Anurag_Priyam · June 19, 2020, 1:38pm

Hi Richard,

Thanks for your message.

Slower speeds using docker have been reported by others (either on the mailing list or on GitHub). But I don’t have much to offer in this regard, especially because I cannot reproduce the issue. The biggest difference in this regard between 1.0 and 2.0 is that 2.0 writes temporary files to ~/.sequenceserver whereas 1.0 did all that in /tmp. We made this change to be able to keep the BLAST jobs around for a while. So if I had to investigate this I would try to understand how does Docker manage /tmp and /home or /root. In a non-Docker context, sometimes /tmp is RAM based which make it much faster. In context of Docker, their container-filesystem could be slower than usual. I would look what container filesystem is being used on your setup, what the different options are, are there known problems with some that can explain this?

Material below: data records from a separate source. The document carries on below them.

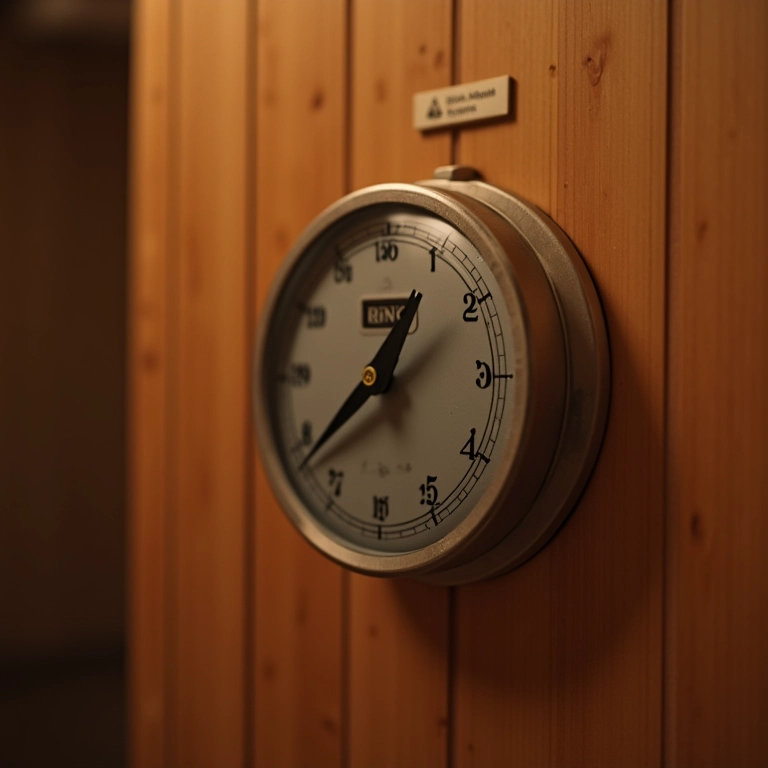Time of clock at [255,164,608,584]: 12:38
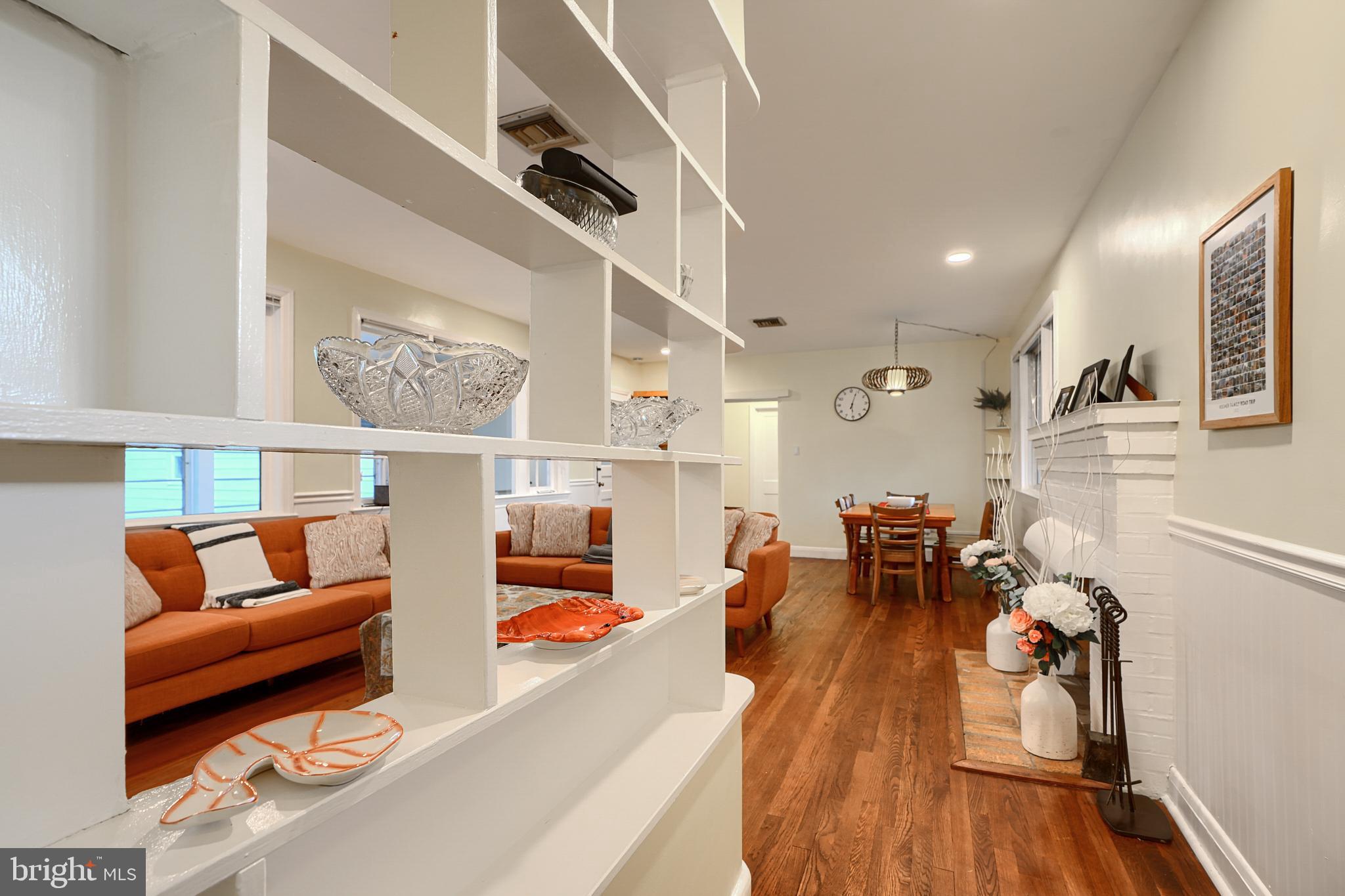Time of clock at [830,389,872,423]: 6:03
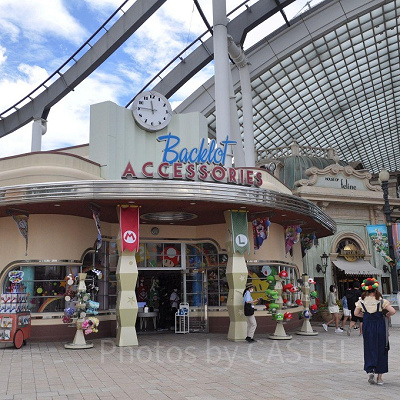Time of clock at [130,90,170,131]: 11:45
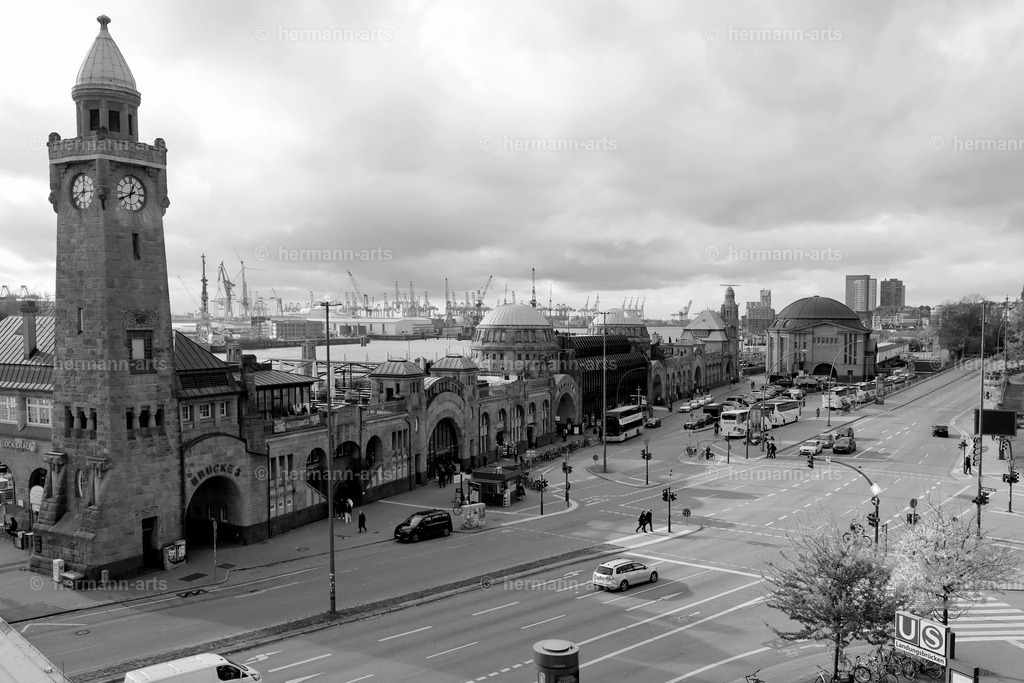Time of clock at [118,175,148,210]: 12:40
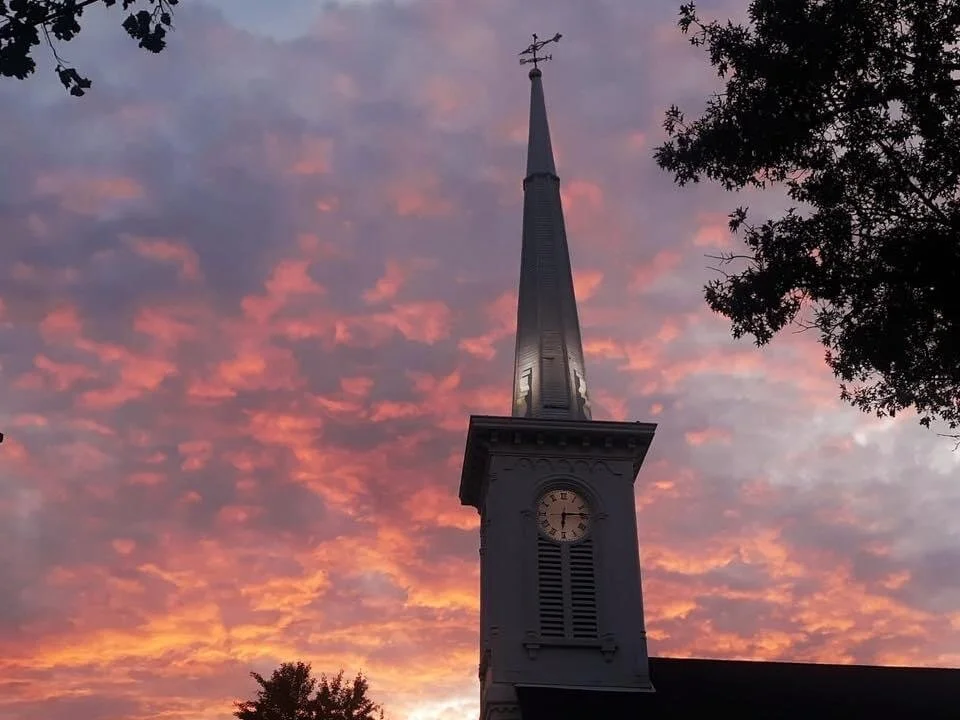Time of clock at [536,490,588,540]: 6:14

A pull-request documenting the API would be much appreciated. If you would like to correct the Content-Type response header of jobid.json, that would be much appreciated as well. If not, I would be happy to take care of that - much appreciate you reporting it.
Note that documentation work for 2.0 is happening in gh-pages2.0 branch.

There is no API at the moment to report list of running jobs. Many aspects of the backend framework are there though. See job.rb and pool.rb. Job doesn’t have a running status though; only whether it is completed or not. You can consider adding a running status or just subtract list of pending jobs (@queue in pool.rb) from all non-completed jobs (Job.all.reject(&:done?))

Regarding throttling: There’s an inbuilt thread pool and only the allowed number of jobs will be run concurrently, rest are queued automatically by SequenceServer.

To implement restart that waits for jobs to finish should just require listening to a restart signal, and calling ’shutdown’ method on job pool object (see ’shutdown’ method in pool.rb).

Priyam

Richard_Adams · June 27, 2020, 9:47am

Thanks for the fulsome reply, I’ll try to get round to this in the next week or so.